Colin Bothers takes the ephemera of modern life and transforms it into vibrant sculptural installations, through the magic of his art. Working with items immediately to hand he resurrects record decks, speakers, clothing, Remegel, empty bottles, sandwiches, mucus, disposable lighters, library cards, underwear to be put away, underwear to go in the wash, car keys, loose change, lottery tickets and wine gums and then puts them all together.
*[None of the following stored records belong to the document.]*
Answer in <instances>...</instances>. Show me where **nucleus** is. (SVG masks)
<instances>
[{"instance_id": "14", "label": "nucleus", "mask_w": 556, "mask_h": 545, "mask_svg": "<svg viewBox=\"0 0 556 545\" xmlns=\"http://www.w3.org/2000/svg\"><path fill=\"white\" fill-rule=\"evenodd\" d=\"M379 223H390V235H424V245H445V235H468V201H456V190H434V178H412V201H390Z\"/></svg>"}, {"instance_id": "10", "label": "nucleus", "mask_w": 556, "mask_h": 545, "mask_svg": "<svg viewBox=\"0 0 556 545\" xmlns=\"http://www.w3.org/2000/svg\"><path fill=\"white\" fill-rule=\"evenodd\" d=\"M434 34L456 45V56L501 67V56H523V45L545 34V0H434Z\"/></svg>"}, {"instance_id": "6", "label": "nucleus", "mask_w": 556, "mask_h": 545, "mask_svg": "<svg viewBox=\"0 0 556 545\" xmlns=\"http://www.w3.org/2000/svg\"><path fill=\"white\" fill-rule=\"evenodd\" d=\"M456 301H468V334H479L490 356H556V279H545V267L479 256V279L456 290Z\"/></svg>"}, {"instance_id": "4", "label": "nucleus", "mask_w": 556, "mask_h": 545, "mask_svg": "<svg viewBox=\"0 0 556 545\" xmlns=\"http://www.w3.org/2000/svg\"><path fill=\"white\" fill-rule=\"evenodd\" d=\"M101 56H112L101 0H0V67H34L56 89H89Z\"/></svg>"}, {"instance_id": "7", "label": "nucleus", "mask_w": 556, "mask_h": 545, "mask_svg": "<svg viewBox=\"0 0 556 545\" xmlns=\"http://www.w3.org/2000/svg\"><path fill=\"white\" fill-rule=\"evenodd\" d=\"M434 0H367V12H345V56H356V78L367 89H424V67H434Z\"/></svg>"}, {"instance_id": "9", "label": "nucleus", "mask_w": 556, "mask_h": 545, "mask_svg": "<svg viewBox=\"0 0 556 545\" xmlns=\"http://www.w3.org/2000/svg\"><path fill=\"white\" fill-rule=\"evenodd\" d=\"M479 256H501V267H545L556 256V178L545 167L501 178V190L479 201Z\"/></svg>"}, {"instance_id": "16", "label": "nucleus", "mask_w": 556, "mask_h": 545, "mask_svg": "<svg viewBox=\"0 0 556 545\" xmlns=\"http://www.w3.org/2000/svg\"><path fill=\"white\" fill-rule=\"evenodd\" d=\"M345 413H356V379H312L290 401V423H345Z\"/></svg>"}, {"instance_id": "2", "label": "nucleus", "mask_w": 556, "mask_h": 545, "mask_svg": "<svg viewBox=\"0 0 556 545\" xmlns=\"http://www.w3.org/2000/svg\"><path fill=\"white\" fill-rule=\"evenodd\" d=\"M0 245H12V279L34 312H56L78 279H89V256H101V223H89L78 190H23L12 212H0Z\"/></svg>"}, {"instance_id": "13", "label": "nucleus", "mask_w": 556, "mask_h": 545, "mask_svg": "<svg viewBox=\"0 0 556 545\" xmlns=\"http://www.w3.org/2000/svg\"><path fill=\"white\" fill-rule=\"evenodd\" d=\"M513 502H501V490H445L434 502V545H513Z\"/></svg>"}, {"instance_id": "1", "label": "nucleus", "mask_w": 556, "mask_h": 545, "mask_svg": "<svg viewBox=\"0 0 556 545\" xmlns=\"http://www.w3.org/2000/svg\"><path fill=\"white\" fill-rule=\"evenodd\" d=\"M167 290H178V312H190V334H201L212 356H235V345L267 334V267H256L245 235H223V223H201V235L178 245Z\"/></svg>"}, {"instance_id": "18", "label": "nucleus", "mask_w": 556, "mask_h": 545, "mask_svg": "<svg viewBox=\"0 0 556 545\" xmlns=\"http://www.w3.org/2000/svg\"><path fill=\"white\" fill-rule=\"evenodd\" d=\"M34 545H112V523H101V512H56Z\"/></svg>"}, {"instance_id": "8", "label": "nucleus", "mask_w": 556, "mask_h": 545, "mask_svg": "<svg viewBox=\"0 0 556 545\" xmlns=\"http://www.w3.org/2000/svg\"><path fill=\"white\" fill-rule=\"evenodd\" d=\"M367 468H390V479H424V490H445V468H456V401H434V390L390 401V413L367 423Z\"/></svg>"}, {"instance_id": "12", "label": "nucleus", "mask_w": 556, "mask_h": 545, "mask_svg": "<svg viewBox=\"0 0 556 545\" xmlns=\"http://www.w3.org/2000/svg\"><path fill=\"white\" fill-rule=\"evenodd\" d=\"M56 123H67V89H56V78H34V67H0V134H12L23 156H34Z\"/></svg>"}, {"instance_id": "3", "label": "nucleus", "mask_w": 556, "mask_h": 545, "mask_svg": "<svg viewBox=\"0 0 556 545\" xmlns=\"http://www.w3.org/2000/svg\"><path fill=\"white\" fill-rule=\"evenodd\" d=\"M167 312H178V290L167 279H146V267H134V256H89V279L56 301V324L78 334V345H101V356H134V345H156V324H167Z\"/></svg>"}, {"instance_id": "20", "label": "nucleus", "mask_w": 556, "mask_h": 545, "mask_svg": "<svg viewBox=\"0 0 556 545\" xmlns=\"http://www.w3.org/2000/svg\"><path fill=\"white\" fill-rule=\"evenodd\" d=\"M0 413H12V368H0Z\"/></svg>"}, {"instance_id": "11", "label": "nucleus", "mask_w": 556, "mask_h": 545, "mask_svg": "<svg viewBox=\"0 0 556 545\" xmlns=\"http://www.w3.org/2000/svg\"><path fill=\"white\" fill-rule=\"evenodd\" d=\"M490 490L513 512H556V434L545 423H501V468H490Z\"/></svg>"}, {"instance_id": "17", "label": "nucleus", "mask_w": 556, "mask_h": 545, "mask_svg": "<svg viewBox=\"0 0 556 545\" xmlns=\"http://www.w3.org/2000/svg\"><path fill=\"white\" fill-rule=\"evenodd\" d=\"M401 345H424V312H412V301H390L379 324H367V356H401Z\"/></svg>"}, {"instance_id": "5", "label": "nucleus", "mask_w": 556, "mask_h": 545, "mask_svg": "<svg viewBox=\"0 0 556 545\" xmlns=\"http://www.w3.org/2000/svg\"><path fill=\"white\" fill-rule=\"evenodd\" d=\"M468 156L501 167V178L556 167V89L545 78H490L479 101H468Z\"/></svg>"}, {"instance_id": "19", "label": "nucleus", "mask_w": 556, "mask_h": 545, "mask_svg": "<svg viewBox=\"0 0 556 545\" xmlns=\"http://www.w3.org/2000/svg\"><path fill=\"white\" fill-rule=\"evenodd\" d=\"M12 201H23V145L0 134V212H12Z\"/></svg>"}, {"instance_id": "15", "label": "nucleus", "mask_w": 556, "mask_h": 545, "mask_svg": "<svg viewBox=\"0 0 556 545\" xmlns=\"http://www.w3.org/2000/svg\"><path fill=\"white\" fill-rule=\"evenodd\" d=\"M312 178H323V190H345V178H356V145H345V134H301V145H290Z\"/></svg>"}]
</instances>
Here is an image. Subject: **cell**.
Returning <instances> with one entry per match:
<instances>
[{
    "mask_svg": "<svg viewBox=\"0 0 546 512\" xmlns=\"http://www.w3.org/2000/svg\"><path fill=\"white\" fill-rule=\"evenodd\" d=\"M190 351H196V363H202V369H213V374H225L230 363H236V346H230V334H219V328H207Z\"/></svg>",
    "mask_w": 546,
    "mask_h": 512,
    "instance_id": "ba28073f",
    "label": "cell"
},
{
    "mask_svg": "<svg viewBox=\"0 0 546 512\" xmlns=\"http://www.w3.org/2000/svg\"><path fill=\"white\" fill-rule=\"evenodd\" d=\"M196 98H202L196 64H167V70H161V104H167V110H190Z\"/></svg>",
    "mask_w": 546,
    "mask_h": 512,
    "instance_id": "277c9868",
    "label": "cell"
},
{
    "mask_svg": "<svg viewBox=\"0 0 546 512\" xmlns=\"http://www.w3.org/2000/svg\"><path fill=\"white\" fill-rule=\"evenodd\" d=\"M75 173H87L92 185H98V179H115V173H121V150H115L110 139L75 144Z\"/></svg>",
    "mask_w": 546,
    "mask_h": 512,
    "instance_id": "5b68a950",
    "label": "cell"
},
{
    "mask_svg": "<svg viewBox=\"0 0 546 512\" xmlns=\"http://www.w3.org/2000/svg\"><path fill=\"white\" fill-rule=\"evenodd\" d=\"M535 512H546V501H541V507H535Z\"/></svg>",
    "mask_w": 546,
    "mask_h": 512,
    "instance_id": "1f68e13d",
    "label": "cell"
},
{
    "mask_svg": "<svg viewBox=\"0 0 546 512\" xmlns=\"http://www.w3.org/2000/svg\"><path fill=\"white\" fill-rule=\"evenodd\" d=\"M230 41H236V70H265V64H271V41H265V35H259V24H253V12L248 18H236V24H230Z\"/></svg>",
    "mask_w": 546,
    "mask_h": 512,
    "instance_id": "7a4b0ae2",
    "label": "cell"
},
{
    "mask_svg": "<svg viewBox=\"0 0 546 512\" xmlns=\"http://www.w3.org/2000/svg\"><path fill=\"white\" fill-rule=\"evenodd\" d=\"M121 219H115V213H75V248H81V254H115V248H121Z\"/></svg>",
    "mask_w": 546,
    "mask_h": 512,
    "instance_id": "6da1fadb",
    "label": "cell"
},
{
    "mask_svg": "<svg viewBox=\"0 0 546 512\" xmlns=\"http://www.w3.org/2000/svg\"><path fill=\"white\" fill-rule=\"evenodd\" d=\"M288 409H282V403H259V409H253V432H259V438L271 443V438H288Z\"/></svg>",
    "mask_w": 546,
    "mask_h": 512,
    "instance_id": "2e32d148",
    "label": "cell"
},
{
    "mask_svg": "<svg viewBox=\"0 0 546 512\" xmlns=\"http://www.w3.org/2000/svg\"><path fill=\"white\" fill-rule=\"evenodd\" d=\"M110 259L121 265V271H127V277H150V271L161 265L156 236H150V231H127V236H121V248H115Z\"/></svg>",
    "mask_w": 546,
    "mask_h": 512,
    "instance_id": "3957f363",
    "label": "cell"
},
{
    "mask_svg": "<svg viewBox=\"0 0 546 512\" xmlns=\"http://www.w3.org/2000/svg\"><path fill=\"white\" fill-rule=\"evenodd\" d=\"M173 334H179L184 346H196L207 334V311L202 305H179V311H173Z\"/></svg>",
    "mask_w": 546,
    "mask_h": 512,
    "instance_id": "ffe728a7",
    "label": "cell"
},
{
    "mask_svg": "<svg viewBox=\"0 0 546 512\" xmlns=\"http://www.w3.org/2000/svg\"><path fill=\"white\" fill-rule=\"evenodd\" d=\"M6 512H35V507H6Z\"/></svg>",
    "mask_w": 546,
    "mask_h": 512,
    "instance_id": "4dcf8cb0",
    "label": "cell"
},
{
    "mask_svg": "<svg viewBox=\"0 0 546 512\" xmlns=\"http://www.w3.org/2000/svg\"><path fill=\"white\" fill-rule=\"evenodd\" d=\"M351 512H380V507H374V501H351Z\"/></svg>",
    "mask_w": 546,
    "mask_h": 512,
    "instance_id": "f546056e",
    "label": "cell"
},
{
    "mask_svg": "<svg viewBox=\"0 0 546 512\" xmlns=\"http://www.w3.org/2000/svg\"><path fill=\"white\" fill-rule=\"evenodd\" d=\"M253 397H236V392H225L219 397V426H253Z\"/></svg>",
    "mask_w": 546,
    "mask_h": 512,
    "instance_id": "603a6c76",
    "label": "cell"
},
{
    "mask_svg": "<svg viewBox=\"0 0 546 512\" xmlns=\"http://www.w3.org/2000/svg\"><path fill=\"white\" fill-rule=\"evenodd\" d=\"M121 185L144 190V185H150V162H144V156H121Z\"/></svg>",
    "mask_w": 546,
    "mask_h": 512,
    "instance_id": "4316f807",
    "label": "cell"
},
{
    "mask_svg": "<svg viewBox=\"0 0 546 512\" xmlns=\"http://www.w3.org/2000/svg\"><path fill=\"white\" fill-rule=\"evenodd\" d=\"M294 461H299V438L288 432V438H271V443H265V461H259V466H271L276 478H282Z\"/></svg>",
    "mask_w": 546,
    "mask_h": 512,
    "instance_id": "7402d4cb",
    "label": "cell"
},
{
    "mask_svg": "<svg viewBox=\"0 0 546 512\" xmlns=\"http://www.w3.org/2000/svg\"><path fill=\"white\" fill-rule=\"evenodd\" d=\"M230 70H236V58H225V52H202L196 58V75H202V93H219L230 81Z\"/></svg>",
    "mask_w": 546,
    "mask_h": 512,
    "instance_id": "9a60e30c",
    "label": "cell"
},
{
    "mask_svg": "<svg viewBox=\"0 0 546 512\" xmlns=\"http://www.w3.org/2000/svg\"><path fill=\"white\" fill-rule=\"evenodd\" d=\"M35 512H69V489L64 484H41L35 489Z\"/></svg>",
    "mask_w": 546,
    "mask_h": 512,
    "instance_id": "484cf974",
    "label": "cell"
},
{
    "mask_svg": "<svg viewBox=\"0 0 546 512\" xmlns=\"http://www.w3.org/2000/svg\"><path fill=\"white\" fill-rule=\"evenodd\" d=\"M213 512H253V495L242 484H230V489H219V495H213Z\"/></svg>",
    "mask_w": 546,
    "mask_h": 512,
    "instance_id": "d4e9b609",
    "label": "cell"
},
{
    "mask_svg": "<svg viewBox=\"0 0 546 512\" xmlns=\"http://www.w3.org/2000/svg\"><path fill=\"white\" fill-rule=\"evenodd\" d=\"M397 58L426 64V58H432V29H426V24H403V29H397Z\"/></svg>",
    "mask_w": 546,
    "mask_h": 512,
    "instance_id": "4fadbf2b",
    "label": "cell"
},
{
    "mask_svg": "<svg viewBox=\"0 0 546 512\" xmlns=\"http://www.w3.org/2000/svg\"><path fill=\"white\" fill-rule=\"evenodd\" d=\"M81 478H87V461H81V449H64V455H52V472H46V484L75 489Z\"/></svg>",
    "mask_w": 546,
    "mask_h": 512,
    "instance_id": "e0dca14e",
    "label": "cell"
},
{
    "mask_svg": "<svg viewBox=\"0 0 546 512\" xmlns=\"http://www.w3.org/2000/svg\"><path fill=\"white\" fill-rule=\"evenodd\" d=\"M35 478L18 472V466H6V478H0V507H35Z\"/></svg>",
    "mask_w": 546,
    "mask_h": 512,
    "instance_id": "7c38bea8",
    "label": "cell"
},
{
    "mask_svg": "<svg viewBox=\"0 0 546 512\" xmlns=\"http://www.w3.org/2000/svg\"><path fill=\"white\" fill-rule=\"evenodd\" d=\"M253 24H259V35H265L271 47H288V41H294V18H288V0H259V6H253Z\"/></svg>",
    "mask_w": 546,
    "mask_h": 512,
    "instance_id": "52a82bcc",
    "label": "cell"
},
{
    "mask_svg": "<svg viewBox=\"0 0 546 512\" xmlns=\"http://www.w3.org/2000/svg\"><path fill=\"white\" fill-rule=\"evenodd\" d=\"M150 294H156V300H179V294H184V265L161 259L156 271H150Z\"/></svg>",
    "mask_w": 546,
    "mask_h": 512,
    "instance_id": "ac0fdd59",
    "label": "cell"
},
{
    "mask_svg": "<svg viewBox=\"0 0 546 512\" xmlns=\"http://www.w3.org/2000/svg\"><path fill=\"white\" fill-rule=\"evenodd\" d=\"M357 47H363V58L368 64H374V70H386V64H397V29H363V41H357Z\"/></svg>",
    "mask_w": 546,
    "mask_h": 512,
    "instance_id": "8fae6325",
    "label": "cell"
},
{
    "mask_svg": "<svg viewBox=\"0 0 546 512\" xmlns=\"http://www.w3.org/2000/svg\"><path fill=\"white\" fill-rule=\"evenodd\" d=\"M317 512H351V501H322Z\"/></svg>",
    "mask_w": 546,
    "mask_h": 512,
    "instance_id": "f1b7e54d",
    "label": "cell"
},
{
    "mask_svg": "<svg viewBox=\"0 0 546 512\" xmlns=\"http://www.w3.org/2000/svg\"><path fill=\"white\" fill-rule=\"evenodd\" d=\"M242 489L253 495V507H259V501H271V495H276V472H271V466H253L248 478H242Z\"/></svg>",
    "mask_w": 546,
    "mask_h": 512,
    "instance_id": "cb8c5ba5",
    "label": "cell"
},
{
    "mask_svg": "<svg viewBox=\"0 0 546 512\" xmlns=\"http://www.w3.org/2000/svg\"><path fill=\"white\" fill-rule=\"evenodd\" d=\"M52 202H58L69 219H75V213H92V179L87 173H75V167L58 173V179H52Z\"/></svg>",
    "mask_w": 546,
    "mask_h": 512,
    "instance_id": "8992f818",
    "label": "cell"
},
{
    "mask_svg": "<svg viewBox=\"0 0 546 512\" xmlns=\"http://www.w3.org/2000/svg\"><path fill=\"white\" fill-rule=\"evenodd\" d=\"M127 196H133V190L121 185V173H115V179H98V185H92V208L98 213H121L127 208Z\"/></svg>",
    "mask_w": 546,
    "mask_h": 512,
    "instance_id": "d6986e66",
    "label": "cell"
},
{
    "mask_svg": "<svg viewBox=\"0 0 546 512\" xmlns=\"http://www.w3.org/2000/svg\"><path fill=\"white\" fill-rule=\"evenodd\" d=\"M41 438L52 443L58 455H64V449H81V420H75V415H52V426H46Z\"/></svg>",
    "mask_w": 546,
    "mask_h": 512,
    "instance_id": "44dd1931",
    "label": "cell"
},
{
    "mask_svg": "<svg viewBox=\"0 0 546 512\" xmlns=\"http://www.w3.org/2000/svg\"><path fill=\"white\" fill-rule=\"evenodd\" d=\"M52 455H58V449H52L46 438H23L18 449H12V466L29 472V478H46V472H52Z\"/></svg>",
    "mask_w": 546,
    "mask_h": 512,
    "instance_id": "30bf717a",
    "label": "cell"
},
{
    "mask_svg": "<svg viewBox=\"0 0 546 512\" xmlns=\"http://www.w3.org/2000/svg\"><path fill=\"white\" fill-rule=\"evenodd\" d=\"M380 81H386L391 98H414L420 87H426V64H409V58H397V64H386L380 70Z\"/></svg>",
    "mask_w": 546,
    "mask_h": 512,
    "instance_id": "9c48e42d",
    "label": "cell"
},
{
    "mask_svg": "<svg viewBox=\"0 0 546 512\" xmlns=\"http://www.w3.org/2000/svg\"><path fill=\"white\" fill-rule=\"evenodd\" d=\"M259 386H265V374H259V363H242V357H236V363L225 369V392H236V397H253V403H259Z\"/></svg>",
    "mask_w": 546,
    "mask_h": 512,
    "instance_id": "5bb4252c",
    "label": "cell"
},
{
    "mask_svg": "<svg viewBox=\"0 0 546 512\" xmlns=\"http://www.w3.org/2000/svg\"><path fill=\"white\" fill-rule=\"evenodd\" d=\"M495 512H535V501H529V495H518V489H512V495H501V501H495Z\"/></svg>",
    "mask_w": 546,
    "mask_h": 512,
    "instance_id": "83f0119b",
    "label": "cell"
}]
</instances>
Somehow - it is for us to decide – these things might spark something in our subconscious, creating either an understanding of the artist’s impulse or perhaps some kind of faux-reality 'diving board' that waits menacingly above a silent psychological swimming pool of repressed dreams.

Bothers often devises his works in a specific space, shaping them with intuitive and improvisatory decisions. This enables him not only to work in tune with the qualities of his materials and the parameters of the existing architecture, but also to stay in one spot throughout the creative process.

He surprises not just us but himself. One day it could be a hypnotic pile of vinyl tape on the floor. The next, a room filled with large triangular shapes. The day after that, a dazzling kaleidoscopic platform built from heartwarming DVDs free with the Daily Mail. He never knows. His main concern, however, is the encounter between viewer and work and the perceptual challenges that inevitably ensue.